Zachary1150/merge_lenfmt_MRL4096_ROLLOUT4_LR5e-7_w0.5_ties_density0.2

Hugging Face
TEXT GENERATIONConcurrency Cost:1Model Size:1.5BQuant:BF16Ctx Length:32kPublished:Jan 1, 2026Architecture:Transformer Warm

Zachary1150/merge_lenfmt_MRL4096_ROLLOUT4_LR5e-7_w0.5_ties_density0.2 is a 1.5 billion parameter language model merged from two specialized models using the TIES method, based on deepseek-ai/DeepSeek-R1-Distill-Qwen-1.5B. This model integrates distinct capabilities from its constituent components, likely focusing on enhanced performance in specific language understanding or generation tasks.

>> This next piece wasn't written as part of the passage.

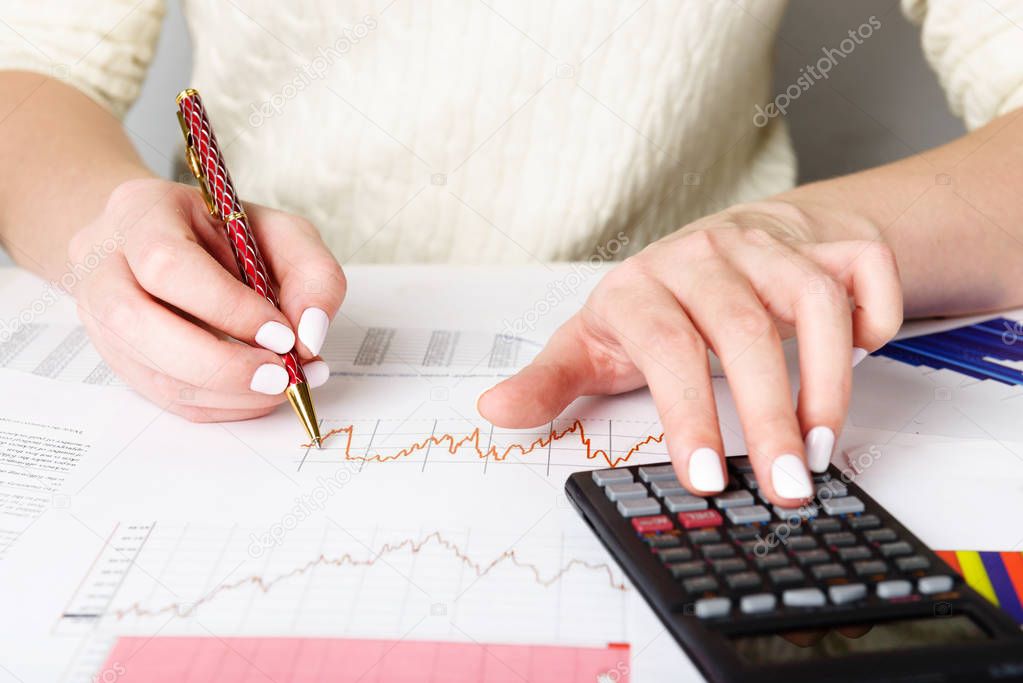 Business analyst working - hand with pen, calculator, sheet and graph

Its architecture is designed for efficient deployment while maintaining a substantial context length of 131072 tokens, making it suitable for applications requiring extensive contextual awareness.

Loading preview...

Model Overview

This model, merge_lenfmt_MRL4096_ROLLOUT4_LR5e-7_w0.5_ties_density0.2, is a 1.5 billion parameter language model created by Zachary1150. It was developed using the TIES merge method (Task-Agnostic In-Context Example Selection) to combine the strengths of two distinct pre-trained models. The base model for this merge was deepseek-ai/DeepSeek-R1-Distill-Qwen-1.5B.

Merge Details

The merge process involved two specific models, each contributing with a weight of 0.5 and a density of 0.2, indicating a balanced integration of their features. The TIES method is known for its ability to efficiently combine models while preserving their individual expertise, suggesting this merge aims for a synergistic outcome rather than a simple average.

Key Characteristics

  • Architecture: Based on the DeepSeek-R1-Distill-Qwen-1.5B family.
  • Parameter Count: 1.5 billion parameters, offering a balance between performance and computational efficiency.
  • Context Length: Features a substantial context window of 131072 tokens, enabling processing of very long inputs and maintaining extensive conversational history or document understanding.
  • Merge Method: Utilizes the TIES method, which is designed to selectively merge parameters, potentially leading to specialized capabilities derived from its source models.

Potential Use Cases

Given its large context window and specialized merge approach, this model could be particularly effective for:

  • Applications requiring deep contextual understanding over long documents.
  • Tasks benefiting from the combined strengths of its merged components, such as enhanced reasoning or specific formatting adherence.
  • Scenarios where a 1.5B parameter model offers a good trade-off between performance and resource usage.